I never asked him how he’d managed to avoid learning to swim all his life. I never asked him why he wanted to learn to swim. These are all irrelevant questions as usually older late in life begginers don’t last more than a few lessons, their percieved desire melting quickly with the realisation that it’s tough. David was shaking the first several lessons, I thought he was cold, it was fear. I told him the truth, two years. Two years is how long it will take you to be a comfortable swimmer, if your lucky, if you stick it out. For me the first few weeks were frustrating, I realised Breaststroke was going to be the best path in his development. All I knew of him was his first name, he’d told me his last name but I’d forgotten it, so he was ” David David” in my mobile.
Christmas 2008 came & went and still he persevered, his trembling subsided with the warmth of the approaching Spring. I hadn’t realised how strong his fear was, nor his wish to overcome it. Unbeknown to me he became a regular at the pool practising about three times a week, but never going past where he could stand up. A thirty five metre pool is a daunting task for a non swimmer, although to his credit he was physically in very good shape for a man of his age, lean as a whippet, non smoker, so we had a chance. All through that summer he had his weekly lesson, hardly ever missing but still I couldn’t get him to take the daunting step of swimming past the safety stand up zone. I constantly wrestled with the psychology of this challenge. One day I swam along side him. He couldn’t go from the shallow to the deep, but we made a breakthrough….. he went from the deep to the shallow. This had taken about nine months, so our two years looked even further off.

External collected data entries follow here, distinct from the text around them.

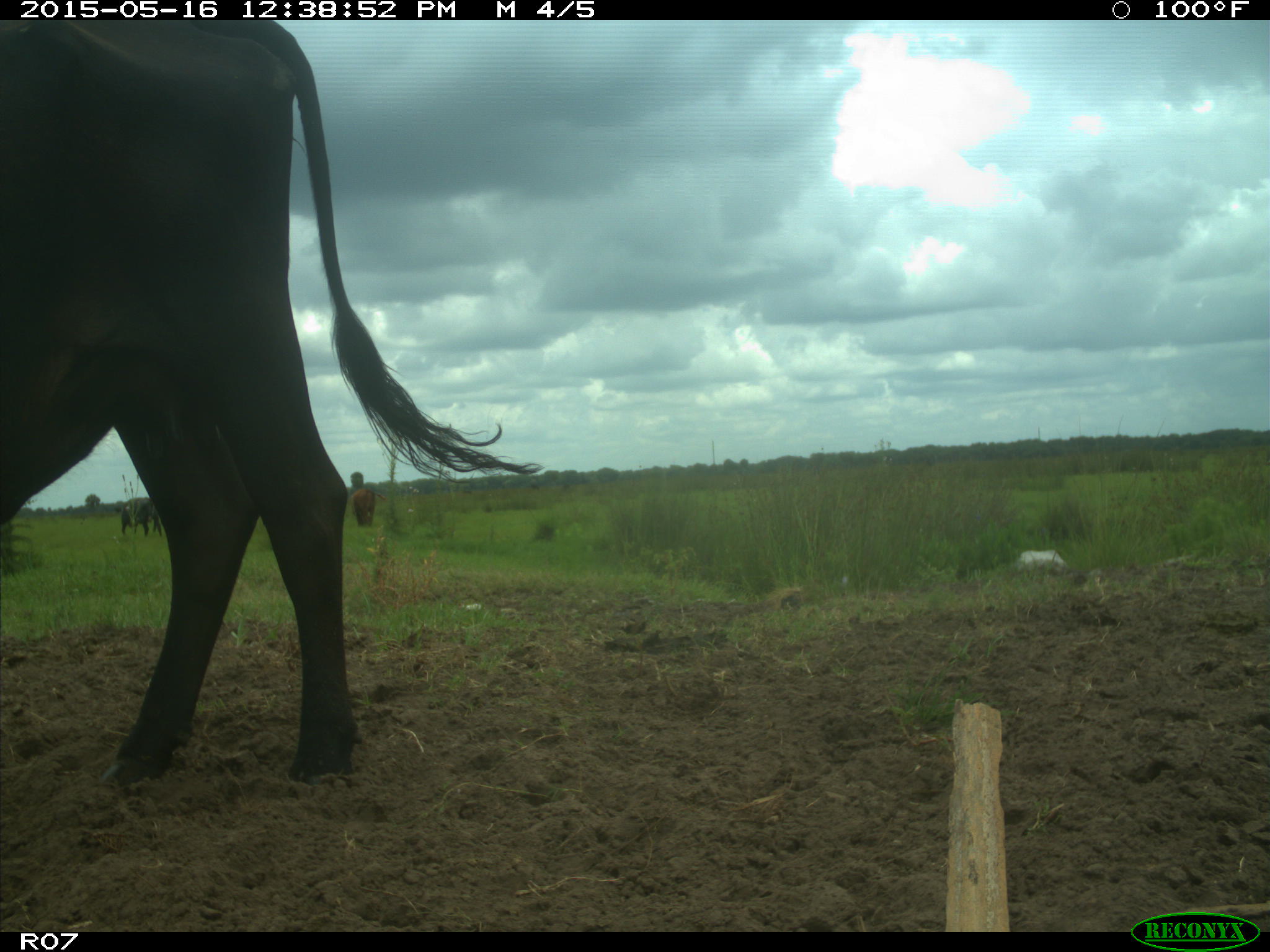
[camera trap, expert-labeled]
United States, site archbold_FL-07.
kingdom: Animalia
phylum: Chordata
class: Mammalia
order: Artiodactyla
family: Bovidae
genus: Bos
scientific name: Bos taurus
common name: domestic cow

The year was up in the October of 2009 and still we hadn’t cracked swimming lengths even though his confidence had grown. When I was with him he would swim lengths, not many put together admittidely but he was getting there. The Autumn came and he was still persisting, he was so determined. People who work at the pool have seen his progress, dilligently doing his three swims a week come rain or shine. Were now in February 2010. Three weeks ago I got in the water with him, we swam thirty lengths, not in one go of course, broken down into ones & twos plus a four length stint. Fantastic were nearly there. Last week I got in again. I had told him were going to do a four length warm up and then he’s going to swim up the deep end on his own. I don’t know what came over me but on the very first length I slowed down and hung back. David hadn’t realised and carried on merrily swimming into the fear zone, on reaching the other end he turned around and there was I waving at him from the shallows, he’d cracked it! He swam back equally as confidantly as though he didn’t care if I was there or not. We swam a mixture of breaststroke and front crawl, again over thirty lengths. He almost made it down the whole length on front crawl. Now I feel he’s going to be able to become a swimmer.
Nobody who has swum from an early age could begin to understand the magnitude of his personal achievement, I even gave him a 100 metres badge. He was so proud he sewed it onto his baggy trunks! He was given a new pair of swimming trunks for Christmas in 2009 so he now looks the business. Only he & I know the lifechanging test of character he has put himself through, it’s a fantastic achievement. I try to let him visualise how his summer holidays will change from now on. At last I now feel I can make real progress with his development. I now call him David The Swimmer.